* **Text under study**:
As follows from the regulations to Clause 2.14 concerning the import procedure for medicines and pharmaceutical substances into the Customs Union (the “Regulations”), only Russian legal entities and individual entrepreneurs may receive the documents giving permission to import medicines and, therefore, only they may import them into Russia.

In the meantime, Article 48 of Federal Law No. 61-FZ and the rules for the import and export of medicines registered in Russia, which were approved by the Russian government in its Resolution No. 438 dated July 16, 2005 (the “Rules”), do not permit individual entrepreneurs to import medicines on the one hand, but on the other hand allow for them to be imported by foreign manufacturers and producers of medicines, albeit for strictly limited purposes:

  • to conduct clinical trials for a medical product;
  • to obtain state registration for a medical product, or register a pharmaceutical substance in the state register of medicines; or
  • for the quality control of medicines.

Documents Giving Permission

The regulations provide for permissive documents to be obtained to import medicines in the following cases:

  1. A license issued by the authorized state body, in Russia the local authorities of the Trade and Industry Ministry, in respect to commercial consignments of goods;
  2. A conclusion or permission issued by a state authority with executive control and supervision in the area of the circulation of medicines in respect of:
    1. Import of unregistered medicines:
      1. as samples for conducting state registration;
      2. intended for individual treatment of rare and/or especially severe diseases;
      3. for conducting clinical tests and/or trials;
      4. intended for medical assistance to be given at international sporting events;
      5. as humanitarian aid and for the prevention or alleviation of emergencies, if the legislation of a participant state in the Customs Union so allows;
  3. Import of registered medicines:
    1. destined for humanitarian assistance;
    2. intended for the prevention or alleviation of emergencies;
  4. Without receiving the above licenses or conclusions (or permits), medicines may be imported:
    1. By members of the diplomatic corps;
    2. By individuals for their personal use (with no commercial purpose);
    3. In the first aid points of sea and river vessels and airplanes serving international routes.

* **Study material**:
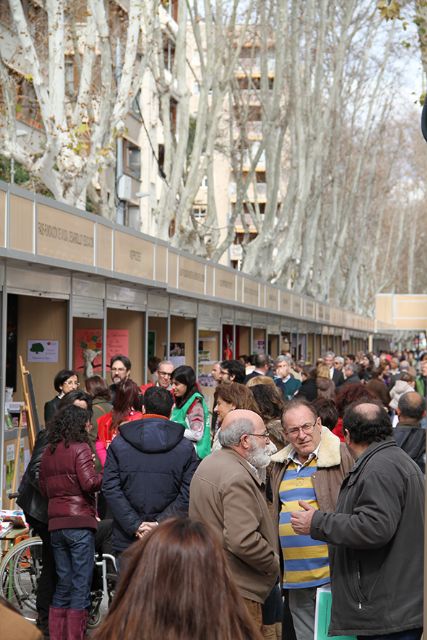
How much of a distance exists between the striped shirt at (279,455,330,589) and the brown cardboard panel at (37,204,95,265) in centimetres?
556

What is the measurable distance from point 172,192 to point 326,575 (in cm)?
1862

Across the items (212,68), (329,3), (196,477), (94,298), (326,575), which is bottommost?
(326,575)

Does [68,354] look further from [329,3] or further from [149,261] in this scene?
[329,3]

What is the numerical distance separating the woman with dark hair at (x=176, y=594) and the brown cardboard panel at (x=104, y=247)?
10706mm

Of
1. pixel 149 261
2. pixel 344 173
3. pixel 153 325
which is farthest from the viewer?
pixel 344 173

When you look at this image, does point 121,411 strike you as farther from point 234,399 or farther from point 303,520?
point 303,520

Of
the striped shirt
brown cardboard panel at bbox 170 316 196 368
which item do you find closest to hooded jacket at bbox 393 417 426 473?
the striped shirt

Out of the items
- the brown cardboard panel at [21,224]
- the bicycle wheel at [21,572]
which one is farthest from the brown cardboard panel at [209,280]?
the bicycle wheel at [21,572]

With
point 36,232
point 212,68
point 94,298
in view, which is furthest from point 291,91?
point 36,232

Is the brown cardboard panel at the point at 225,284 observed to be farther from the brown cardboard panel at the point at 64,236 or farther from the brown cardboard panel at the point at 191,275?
the brown cardboard panel at the point at 64,236

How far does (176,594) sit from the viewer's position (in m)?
2.87

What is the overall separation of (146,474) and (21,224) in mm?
4211

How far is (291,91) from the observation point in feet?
110

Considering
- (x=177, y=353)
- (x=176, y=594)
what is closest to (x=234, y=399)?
(x=176, y=594)
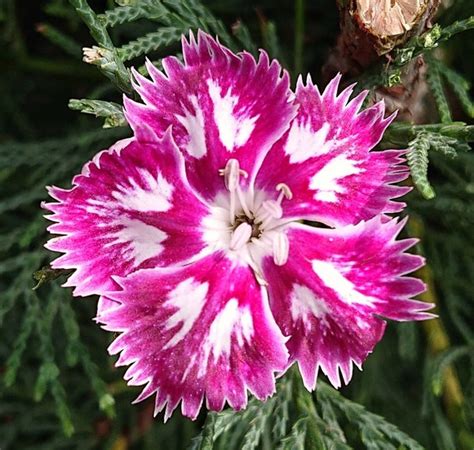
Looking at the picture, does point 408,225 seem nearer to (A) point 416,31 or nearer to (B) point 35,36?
(A) point 416,31

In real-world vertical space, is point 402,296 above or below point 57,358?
above

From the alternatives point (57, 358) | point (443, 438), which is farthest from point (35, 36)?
point (443, 438)

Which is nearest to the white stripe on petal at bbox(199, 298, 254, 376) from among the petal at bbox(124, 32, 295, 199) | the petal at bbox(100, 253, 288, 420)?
the petal at bbox(100, 253, 288, 420)

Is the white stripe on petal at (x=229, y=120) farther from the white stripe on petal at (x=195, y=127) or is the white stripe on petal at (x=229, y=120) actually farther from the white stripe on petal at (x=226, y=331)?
the white stripe on petal at (x=226, y=331)

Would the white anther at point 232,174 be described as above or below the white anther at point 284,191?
below

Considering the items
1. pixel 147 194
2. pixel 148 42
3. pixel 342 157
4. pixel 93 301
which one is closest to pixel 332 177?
pixel 342 157

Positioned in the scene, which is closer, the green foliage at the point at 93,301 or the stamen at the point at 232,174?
the stamen at the point at 232,174

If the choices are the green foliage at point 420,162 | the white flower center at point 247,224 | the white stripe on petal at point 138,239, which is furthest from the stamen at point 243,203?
the green foliage at point 420,162
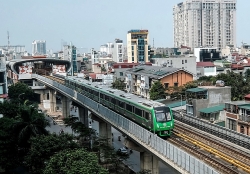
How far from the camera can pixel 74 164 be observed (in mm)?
19500

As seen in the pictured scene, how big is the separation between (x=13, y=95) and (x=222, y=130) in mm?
52370

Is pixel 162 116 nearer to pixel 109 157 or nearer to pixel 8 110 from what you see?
pixel 109 157

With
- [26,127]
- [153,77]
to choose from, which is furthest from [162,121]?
[153,77]

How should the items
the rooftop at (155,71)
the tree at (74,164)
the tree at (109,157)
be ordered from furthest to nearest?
the rooftop at (155,71) → the tree at (109,157) → the tree at (74,164)

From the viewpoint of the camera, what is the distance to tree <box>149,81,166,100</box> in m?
53.8

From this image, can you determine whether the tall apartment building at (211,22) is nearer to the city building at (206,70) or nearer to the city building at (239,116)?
the city building at (206,70)

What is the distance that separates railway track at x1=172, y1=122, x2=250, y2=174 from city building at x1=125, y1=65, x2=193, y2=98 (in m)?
31.9

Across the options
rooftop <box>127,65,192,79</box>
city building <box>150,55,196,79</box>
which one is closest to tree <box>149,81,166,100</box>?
rooftop <box>127,65,192,79</box>

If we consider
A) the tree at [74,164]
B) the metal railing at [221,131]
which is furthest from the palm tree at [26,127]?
the metal railing at [221,131]

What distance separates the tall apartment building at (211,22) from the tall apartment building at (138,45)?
4513cm

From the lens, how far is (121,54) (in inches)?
5522

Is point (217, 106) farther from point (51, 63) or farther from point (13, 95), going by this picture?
point (51, 63)

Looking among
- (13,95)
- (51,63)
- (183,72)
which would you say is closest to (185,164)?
(183,72)

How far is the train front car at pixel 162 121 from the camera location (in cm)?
2220
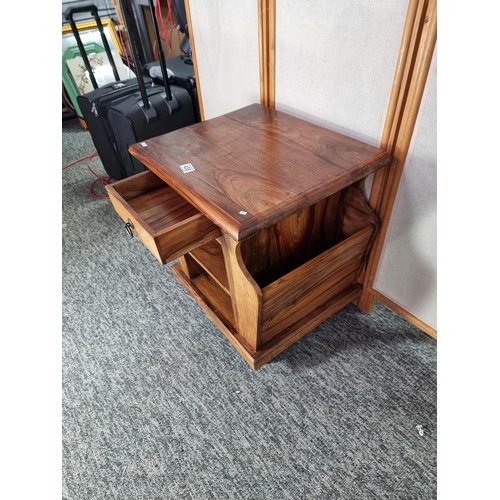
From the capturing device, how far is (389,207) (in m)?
0.94

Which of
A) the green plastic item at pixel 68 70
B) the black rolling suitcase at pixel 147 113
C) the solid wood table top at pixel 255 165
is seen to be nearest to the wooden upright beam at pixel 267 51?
the solid wood table top at pixel 255 165

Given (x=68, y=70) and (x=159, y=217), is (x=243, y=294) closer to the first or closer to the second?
(x=159, y=217)

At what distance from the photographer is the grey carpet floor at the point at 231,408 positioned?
0.85m

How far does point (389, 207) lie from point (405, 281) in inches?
9.4

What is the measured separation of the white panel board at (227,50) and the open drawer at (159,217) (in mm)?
475

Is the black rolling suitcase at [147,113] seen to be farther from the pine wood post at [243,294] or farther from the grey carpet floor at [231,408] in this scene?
the pine wood post at [243,294]

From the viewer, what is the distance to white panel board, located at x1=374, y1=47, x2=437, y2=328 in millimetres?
763

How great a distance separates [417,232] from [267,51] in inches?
25.4

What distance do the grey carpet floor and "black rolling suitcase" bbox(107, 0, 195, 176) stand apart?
716mm

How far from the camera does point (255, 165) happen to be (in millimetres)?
809

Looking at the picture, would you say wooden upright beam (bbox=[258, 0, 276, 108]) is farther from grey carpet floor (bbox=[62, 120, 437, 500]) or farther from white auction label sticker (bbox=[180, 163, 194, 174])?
grey carpet floor (bbox=[62, 120, 437, 500])

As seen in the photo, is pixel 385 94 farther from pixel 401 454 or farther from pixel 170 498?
pixel 170 498

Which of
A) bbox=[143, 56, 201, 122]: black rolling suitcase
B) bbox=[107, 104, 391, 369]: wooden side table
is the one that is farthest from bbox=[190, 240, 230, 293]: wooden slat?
bbox=[143, 56, 201, 122]: black rolling suitcase
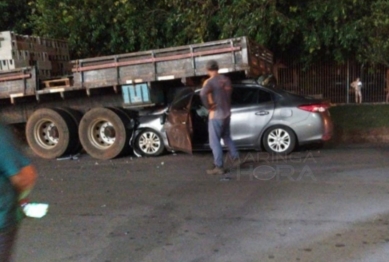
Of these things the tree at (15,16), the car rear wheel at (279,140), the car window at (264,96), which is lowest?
the car rear wheel at (279,140)

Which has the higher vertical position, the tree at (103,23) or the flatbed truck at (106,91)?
the tree at (103,23)

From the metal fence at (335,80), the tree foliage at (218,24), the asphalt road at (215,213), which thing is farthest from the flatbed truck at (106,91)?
the metal fence at (335,80)

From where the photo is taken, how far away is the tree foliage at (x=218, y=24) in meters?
13.9

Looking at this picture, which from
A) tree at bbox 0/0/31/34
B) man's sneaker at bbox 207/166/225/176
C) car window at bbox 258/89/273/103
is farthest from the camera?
tree at bbox 0/0/31/34

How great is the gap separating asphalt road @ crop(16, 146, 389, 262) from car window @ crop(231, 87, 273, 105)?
1.28 m

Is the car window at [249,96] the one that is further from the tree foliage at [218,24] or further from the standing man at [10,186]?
the standing man at [10,186]

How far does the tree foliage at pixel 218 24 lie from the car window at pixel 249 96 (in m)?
3.66

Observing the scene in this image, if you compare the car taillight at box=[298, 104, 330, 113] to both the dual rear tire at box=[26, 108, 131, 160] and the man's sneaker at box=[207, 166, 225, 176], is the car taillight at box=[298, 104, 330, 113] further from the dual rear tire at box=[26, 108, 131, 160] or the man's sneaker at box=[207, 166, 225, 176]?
the dual rear tire at box=[26, 108, 131, 160]

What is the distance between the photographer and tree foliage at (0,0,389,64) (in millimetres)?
13883

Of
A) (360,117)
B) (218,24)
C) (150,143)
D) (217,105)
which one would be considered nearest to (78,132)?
(150,143)

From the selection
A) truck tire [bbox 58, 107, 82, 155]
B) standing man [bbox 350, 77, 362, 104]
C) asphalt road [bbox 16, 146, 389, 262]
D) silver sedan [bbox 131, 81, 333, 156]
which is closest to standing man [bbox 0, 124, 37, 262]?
asphalt road [bbox 16, 146, 389, 262]

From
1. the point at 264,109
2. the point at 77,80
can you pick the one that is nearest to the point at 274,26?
the point at 264,109

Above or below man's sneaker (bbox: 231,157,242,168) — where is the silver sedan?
above

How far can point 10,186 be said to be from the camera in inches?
126
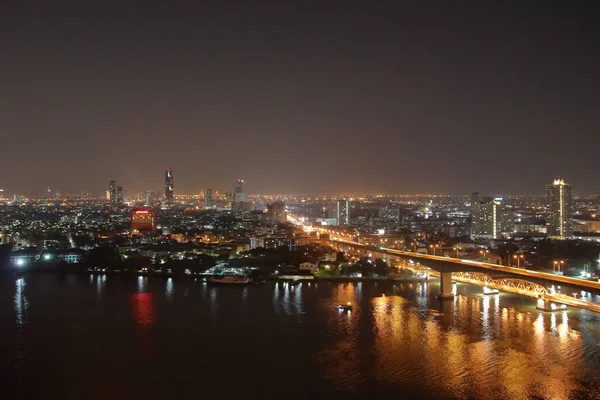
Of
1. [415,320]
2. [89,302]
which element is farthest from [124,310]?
[415,320]

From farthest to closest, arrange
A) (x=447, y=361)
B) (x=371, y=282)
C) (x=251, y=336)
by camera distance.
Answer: (x=371, y=282) → (x=251, y=336) → (x=447, y=361)

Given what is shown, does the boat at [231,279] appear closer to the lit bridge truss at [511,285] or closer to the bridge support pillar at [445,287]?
the bridge support pillar at [445,287]

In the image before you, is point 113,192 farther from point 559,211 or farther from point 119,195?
point 559,211

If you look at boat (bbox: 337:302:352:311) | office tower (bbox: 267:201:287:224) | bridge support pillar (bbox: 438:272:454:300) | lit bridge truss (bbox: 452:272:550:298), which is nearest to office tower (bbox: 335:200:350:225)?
office tower (bbox: 267:201:287:224)

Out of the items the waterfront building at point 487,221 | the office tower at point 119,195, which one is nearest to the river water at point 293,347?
the waterfront building at point 487,221

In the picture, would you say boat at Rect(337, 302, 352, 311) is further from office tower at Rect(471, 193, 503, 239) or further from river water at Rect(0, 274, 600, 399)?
office tower at Rect(471, 193, 503, 239)

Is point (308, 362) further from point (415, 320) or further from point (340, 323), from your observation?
point (415, 320)

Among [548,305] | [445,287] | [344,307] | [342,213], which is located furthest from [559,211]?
[344,307]

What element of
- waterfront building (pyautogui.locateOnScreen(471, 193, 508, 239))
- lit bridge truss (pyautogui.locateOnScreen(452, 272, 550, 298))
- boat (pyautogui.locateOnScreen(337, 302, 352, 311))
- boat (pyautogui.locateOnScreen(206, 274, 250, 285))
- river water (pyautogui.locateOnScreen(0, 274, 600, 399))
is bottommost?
river water (pyautogui.locateOnScreen(0, 274, 600, 399))
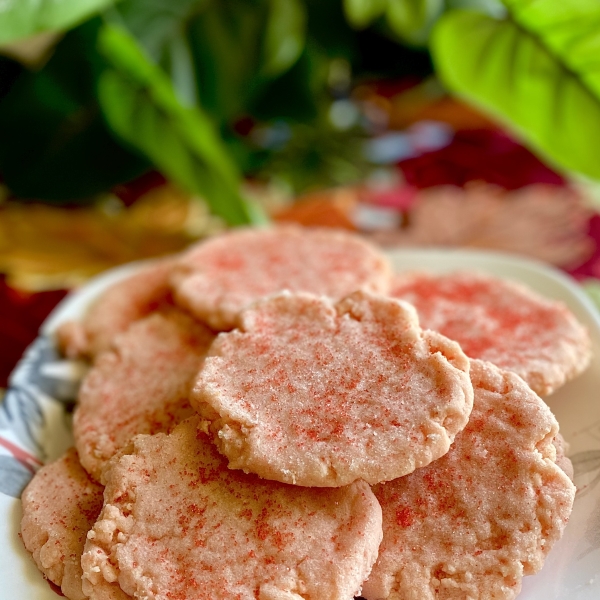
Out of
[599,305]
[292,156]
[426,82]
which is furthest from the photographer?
[426,82]

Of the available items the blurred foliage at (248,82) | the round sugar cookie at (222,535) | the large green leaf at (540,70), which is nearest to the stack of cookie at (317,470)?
the round sugar cookie at (222,535)

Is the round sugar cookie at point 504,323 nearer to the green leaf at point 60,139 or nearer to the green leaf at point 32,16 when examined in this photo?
the green leaf at point 32,16

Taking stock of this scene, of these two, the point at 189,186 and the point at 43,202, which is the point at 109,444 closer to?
the point at 189,186

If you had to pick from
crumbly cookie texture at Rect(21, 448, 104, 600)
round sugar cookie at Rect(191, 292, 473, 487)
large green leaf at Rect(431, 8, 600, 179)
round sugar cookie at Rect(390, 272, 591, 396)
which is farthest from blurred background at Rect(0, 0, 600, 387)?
round sugar cookie at Rect(191, 292, 473, 487)

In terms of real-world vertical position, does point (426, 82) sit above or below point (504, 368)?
below

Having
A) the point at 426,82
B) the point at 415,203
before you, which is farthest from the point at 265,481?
the point at 426,82

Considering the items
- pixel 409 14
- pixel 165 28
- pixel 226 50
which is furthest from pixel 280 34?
pixel 409 14

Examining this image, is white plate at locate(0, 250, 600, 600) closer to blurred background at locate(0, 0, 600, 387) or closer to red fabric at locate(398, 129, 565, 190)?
blurred background at locate(0, 0, 600, 387)
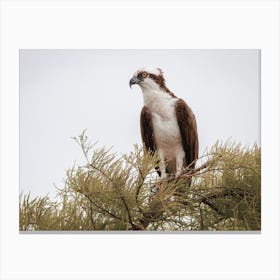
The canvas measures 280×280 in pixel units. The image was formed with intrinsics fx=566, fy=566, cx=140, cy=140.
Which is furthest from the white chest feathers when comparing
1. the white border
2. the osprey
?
the white border

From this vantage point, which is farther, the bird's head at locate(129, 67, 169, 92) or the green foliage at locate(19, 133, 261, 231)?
the bird's head at locate(129, 67, 169, 92)

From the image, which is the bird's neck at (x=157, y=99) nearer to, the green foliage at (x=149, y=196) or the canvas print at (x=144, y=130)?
the canvas print at (x=144, y=130)

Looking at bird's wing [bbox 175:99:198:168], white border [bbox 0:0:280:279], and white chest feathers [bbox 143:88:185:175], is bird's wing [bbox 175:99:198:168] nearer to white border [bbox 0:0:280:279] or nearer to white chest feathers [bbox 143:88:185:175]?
white chest feathers [bbox 143:88:185:175]

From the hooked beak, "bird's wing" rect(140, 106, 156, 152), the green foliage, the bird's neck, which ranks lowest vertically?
the green foliage

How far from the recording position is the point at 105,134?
79.4 inches

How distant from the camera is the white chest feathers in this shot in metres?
2.02

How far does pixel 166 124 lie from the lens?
2037 millimetres

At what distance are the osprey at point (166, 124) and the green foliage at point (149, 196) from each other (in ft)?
0.16
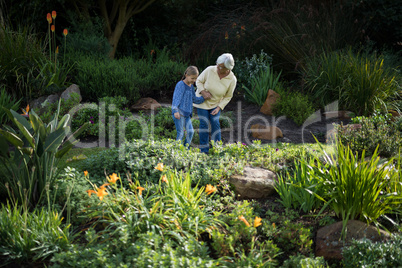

* **Your objective**: Could you carry the text on importing medicines into Russia further, starting right after its final list item about first aid points on vessels and airplanes? Nothing in the records is needed for this work.

* **Response to the exercise**:
The regulations are silent on whether, in the instances described in the last point above, unregistered medicines can be imported into Russia.

In its turn, Federal Law No. 61-FZ explicitly states that a license for importing medicines is not required, but Clause 4 of the rules does require one.

The import of unregistered medicines may be carried out with permission from the Federal Health and Social Development Inspection Service only in cases described in 2аi, 2aii and 2aiii above. Such permits should be issued free of charge within five working days. At the same time, international cultural and sporting events and international expeditions have been included in the list of cases where no licenses or permits are required for the import of medicines, including those not registered in Russia. However, only registered medical products may be imported to provide humanitarian or emergency aid (See Federal Law No. 61-FZ, Article 50).

Russia’s Health and Social Development Ministry has produced a draft resolution, which is intended to replace the rules currently in force and can be seen at www.minzdravsoc.ru/docs/doc_projects/385. However, we believe that this is not the correct legal route to put right the problems that have arisen. To achieve that, it will be necessary to “iron out the mistakes” in the regulations and in Federal Law No. 61-FZ.